A second and much more affordable Chinese option is the iLife X5. It’s available for around £100 from GearBest (prices can fluctuate) with free shipping to the UK, but note that you may have to pay import duty (read our advice on buying grey market tech).
Unlike the other automatic vacuum cleaners here the iLife can be either a vacuum cleaner or a mop, with interchangeable 300ml dust- and water boxes and a mopping pad that affixes below. We were pleasantly surprised by how well it was able to mop the floor once this pad was sufficiently wet, though it is of course never going to fully replace an actual mop.
Part of the reason the iLife is so cheap is that it is more basic than the other automatic vacuum cleaners here, with no rotating bristle brush but two spinning brushes at the front and a powerful suction motor. It will not do a good job of carpeted floors, though it can slide over them with ease, and is much better suited to wooden- and laminated floors. It’s got no fear when it comes to corners and edges.

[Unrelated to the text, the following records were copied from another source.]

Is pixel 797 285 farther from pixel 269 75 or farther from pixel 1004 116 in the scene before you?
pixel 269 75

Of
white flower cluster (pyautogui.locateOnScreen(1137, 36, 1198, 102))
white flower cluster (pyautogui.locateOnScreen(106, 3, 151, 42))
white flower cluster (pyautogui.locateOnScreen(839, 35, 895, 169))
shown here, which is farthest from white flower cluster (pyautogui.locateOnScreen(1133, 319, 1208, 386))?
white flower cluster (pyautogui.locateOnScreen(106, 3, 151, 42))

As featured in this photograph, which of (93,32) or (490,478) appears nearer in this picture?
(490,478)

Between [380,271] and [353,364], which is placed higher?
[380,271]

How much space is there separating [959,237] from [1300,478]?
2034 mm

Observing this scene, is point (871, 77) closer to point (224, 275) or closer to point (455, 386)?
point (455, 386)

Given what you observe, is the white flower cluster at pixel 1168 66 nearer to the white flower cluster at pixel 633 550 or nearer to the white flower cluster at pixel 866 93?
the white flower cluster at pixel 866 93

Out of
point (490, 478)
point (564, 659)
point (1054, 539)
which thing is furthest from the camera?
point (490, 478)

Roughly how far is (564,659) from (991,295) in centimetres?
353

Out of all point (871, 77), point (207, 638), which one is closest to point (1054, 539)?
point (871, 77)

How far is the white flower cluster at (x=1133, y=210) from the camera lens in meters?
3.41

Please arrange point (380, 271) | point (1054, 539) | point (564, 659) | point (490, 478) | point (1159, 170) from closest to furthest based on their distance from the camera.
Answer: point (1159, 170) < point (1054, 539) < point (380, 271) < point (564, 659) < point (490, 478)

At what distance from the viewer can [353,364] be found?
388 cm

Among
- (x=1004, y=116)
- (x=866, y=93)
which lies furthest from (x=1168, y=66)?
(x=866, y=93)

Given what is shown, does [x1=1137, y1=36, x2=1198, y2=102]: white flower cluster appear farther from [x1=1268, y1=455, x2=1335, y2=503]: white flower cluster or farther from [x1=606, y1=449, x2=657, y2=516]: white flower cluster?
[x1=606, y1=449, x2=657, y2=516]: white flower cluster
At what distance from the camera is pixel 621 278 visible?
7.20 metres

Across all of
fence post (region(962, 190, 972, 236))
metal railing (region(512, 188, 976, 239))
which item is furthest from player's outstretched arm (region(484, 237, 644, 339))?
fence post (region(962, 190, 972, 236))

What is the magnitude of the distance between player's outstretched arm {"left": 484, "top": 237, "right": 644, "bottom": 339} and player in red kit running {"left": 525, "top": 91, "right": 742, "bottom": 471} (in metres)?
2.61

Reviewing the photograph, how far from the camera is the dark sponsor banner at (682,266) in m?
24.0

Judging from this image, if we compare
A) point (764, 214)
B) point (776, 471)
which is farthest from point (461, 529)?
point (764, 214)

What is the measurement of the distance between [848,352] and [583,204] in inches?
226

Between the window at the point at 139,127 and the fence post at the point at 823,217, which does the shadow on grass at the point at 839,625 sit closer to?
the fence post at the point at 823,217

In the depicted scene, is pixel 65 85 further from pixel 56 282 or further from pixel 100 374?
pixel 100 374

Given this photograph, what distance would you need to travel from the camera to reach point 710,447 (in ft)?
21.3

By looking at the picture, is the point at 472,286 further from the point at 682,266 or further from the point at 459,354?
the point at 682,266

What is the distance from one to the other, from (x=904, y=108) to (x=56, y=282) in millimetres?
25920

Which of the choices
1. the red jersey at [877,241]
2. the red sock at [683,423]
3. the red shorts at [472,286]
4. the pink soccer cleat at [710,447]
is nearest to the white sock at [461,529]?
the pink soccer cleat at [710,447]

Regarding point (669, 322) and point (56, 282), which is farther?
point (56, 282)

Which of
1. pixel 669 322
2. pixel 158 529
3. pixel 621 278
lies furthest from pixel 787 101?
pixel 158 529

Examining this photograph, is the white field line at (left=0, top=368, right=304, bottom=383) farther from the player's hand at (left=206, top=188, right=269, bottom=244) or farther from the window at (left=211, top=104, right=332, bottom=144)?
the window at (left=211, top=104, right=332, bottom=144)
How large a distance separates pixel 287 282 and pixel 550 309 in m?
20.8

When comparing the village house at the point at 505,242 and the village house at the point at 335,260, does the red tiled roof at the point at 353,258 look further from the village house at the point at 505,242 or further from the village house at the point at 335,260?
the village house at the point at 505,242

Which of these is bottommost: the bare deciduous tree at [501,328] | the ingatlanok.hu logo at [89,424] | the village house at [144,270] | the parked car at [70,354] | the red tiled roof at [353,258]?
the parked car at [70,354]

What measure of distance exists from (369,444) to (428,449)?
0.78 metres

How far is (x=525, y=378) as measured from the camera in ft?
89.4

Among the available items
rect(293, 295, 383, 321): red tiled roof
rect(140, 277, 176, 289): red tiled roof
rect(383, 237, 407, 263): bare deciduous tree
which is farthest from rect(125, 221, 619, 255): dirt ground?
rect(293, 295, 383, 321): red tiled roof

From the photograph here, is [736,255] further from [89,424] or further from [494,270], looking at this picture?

We rather like its simplicity, though, and with operation entirely controlled through four buttons on the top and a bundled remote control it is incredibly easy to use.
Vileda Robot Cleaner
The Robot Cleaner is a wallet-friendly option from Vileda that we’ve also seen advertised as the Vileda Cleaning Robot. At around £120 it’s a no-frills option that doesn’t come with a dedicated remote control and doesn’t connect to a mobile app, but it’s very easy to use. Three buttons on top let you choose whether you wish to clean a small, medium or large room. Simply press the button and cleaning will commence.
The Vileda has spinning brushes at the front and a rotating brush bar. It detects obstacles by bumping into them, but will quickly recalculate its route, and has drop sensors to prevent it falling down the stairs. Battery life is around 80 minutes, though it can take 5 hours to recharge.